* [Problem] Update the entries below by replacing every instance of "toy display on table" with "toy stand on table" and leaving everything else unchanged. Omit the pictures from your answer.

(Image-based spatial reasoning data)

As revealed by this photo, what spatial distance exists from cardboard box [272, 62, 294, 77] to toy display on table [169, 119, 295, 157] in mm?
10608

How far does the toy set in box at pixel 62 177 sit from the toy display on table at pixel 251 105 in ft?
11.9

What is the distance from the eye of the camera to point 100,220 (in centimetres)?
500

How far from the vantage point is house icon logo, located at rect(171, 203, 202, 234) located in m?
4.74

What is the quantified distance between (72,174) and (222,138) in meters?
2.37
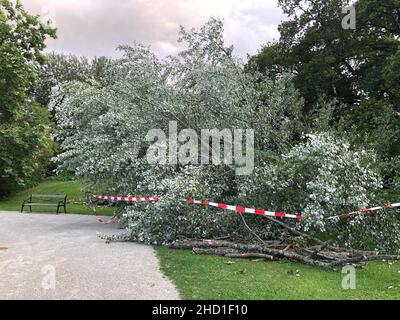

* [Exercise result]
As revealed by this photo, what spatial distance exists from cardboard box [272, 62, 294, 77] to toy stand on table [169, 119, 295, 157] in mm?
10608

How far does the toy set in box at pixel 62 177 sit from the toy stand on table at pixel 251 105 in ft?
11.9

What is the distance from the eye of the camera to point 100,220 (in centimetres)?
500

How far from the vantage point is house icon logo, located at rect(171, 203, 202, 234) located in m?
4.74

What is the quantified distance between (72,174) and (222,138) in meters?
2.37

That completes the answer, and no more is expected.